There was the stunned look Gil Garcetti wore at that pained, muted press conference, especially when a reporter asked about when Garcetti’s office would begin looking for “the real killers.” There was the quiet interlude with the prison guard who tipped off O.J. about the verdict (not before trying to acquire an autograph, of course). The saddest moment had to be when Darden broke off his post-verdict speech and simply sobbed in the arms of the Goldman family.
“What do I do now?” was the post-verdict question that faced all the participants, who would be marked by their association with the trial forever. The Goldmans faced that stark, awful moment in their car, which was in a parking lot that was almost empty. Similarly, Darden and Cochran encountered each other in a hallway that held no one but themselves; for all the furor over the verdict, the framing of various scenes and Murphy’s use of silence and space emphasized how empty and lost most of these people felt without the framework of this overwhelming, at times incomprehensible trial.

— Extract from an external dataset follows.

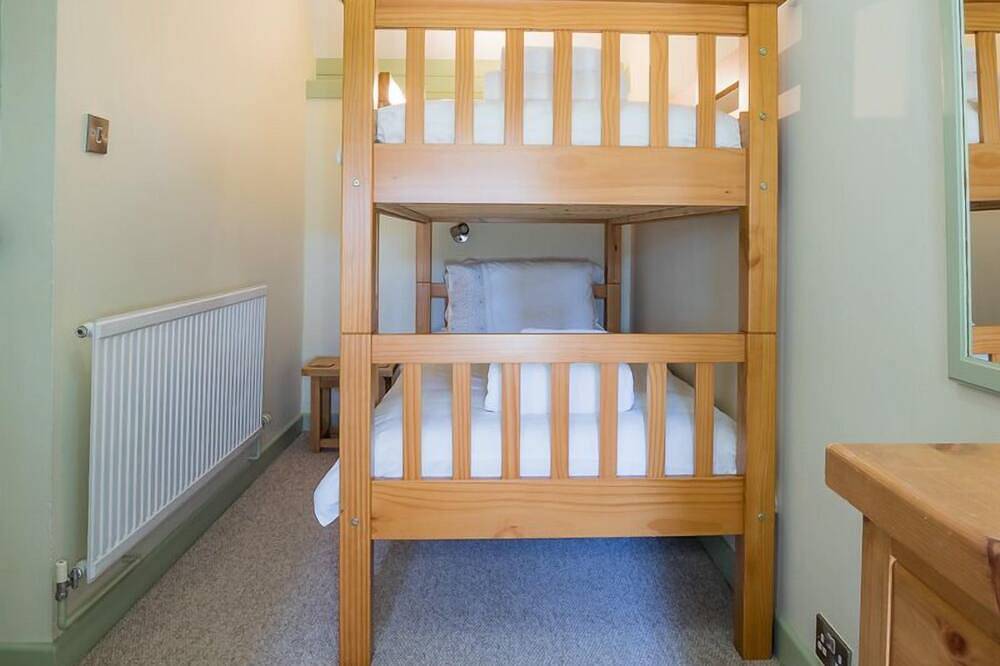 Wunderbares Ferienhaus, ruhige Lage mit beheiztem Innenpool in Pembrokeshire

O.J. began facing the truth about his post-trial life at a party one of his only true friends — a former friend, actually — couldn’t wait to leave. But as this show has always known, the entire nation needed to face the deeper questions raised by the trial in a deep, sustained and urgent way.
Nothing would change for black Americans, Darden asserted; they would continue to be ground down by a system that would be forever rigged against them. Cochran’s face, when he saw Bill Clinton talking about the verdict, told a different story: In that post-win moment, he clearly felt optimistic that America would finally begin to not just have another interminable “conversation about race” but begin to actually change.
Twenty years later, it looks like the verdicts offered by both men were right.
A few final notes:
- Part of the effectiveness of the finale came from the score of composer Mac Quayle; the use of his spare, haunting music helped set the tone of the finale and helped serve as a reminder that this entire story was, after all, about death and loss.
- As I wrote earlier in the season, I was highly entertained by John Travolta’s performance as Robert Shapiro and I hugely enjoyed the actor’s big, bold choices, which worked well forthis show. And the fact that he was able to invest Shapiro’s braggadocio with pathos, as he did in the hallway scene where once again, the super-lawyer couldn’t quite connect with his supposed colleagues, is proof that Travolta always understood this larger-than-life character on a number of important levels. His Shapiro was an egomaniac, of course, but he was always a real person, never a cartoon.
- In a season full of devastatingly brilliant performances, Paulson’s matter-of-fact recounting of Marcia Clark’s rape was breathtaking. And it was so revealing of Darden that he asked if the rapist was ever punished. These two might not have truly understood where the other one was coming from in a variety of different ways, but they were well-matched in their burning desire for some kind of justice in this hopelessly complex world.
- The show did a fine job of finding the living, breathing human beings behind the caricatures associated with the case. No one was more in need of image rehabilitation than Judge Lance Ito, who may have had his faults, but he comes across in “ACS” as an intelligent man trying to make the best of an impossible situation. Kenneth Choi did a fine job in the finale and in other episodes of portraying a resigned man who knows that no matter what he does in a wide array of trial situations, he’s going to make someone very angry. And as the “where are they now” closing images noted, Ito’s the only major person associated with the case who never wrote a book about it, which makes him look like one of the classier players in this particular game.